Directors of a corporation who have been removed by a state court receiver do not have authority to file a voluntary bankruptcy petition on behalf of the corporation, the Ninth Circuit held.
A Nevada corporation was deregistered by the Securities and Exchange Commission for failing to make required filings. The company was later suspended from trading on the NASDAQ stock market.
Ultimately, shareholders prevailed on a Nevada court to appoint a receiver. The state court gave the receiver power to reconstitute the board. The receiver replaced the incumbent board with a sole director.
Later, the company’s former chief executive purported to reconstitute the board. The chief executive’s board proceeded to file a voluntary chapter 11 petition.

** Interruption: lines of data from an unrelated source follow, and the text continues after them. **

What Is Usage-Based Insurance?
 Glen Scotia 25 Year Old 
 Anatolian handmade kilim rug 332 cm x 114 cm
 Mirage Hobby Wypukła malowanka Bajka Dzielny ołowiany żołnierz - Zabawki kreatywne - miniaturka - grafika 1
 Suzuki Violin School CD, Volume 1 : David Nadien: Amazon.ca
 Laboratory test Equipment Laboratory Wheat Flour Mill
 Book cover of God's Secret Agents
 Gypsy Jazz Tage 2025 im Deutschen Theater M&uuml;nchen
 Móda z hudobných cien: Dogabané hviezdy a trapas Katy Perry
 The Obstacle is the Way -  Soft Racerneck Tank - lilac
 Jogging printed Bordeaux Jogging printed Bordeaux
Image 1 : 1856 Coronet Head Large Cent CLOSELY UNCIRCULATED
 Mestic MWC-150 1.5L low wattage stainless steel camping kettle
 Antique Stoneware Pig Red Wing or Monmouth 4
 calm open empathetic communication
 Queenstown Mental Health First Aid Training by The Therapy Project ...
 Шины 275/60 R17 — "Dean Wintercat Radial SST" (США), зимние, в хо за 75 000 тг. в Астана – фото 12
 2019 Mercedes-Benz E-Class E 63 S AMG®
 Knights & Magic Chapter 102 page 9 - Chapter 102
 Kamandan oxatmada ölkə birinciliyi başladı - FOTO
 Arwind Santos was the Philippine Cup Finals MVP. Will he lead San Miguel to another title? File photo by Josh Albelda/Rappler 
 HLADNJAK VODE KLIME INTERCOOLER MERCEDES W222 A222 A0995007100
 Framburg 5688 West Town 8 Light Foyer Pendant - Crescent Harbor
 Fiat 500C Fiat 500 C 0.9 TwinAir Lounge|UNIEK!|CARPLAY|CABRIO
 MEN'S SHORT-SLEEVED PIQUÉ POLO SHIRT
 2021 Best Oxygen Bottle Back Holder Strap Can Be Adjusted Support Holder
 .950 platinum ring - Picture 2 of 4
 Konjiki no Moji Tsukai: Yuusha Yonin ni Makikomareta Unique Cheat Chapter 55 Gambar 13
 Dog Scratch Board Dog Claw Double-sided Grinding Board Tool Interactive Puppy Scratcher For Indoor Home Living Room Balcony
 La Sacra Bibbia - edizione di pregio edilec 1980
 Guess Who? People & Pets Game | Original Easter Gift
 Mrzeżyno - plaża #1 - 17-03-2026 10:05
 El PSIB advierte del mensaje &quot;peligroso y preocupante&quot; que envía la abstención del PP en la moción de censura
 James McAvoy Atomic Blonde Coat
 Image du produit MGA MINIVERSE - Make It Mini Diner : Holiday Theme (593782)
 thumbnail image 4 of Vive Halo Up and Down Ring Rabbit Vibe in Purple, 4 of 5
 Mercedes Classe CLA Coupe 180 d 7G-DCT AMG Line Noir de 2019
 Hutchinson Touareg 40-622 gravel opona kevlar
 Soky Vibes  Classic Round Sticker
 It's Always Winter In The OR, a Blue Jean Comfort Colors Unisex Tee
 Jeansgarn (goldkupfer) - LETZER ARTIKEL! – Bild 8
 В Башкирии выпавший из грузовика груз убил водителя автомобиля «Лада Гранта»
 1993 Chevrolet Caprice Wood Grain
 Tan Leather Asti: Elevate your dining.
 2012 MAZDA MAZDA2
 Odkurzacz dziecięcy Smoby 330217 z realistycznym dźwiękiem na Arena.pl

The bankruptcy court dismissed the petition, ruling that the board formed by the chief executive lacked corporate authority to file bankruptcy because the board had been supplanted by the receiver.
The district court affirmed, and so did District Judge Ivan L.R. Lemelle on August 27. Judge Lemelle was sitting by designation from the Eastern District of Louisiana.
Judge Lemelle said that state law prescribes who has authority to file a voluntary bankruptcy petition under Section 301. In turn, Nevada law gives decision-making authority to a board of directors, allowing them to act when there is a quorum, or a majority of directors “then in office.” Unless they are acting by unanimous consent, an “act of the board” is an “act of directors holding a majority of the voting power” at a meeting when there is a quorum.
Applying Nevada law, Judge Lemelle said that the individuals who filed the voluntary petition “were not members of the board” and “were not authorized to file a bankruptcy petition on behalf of” the corporation.
Hinting that the result might be different, Judge Lemelle distinguished the case on appeal from a situation where the state court purports to enjoin the corporation from filing bankruptcy altogether. In the case at hand, the board appointed by the receiver “was and is fully able to file for bankruptcy,” he said.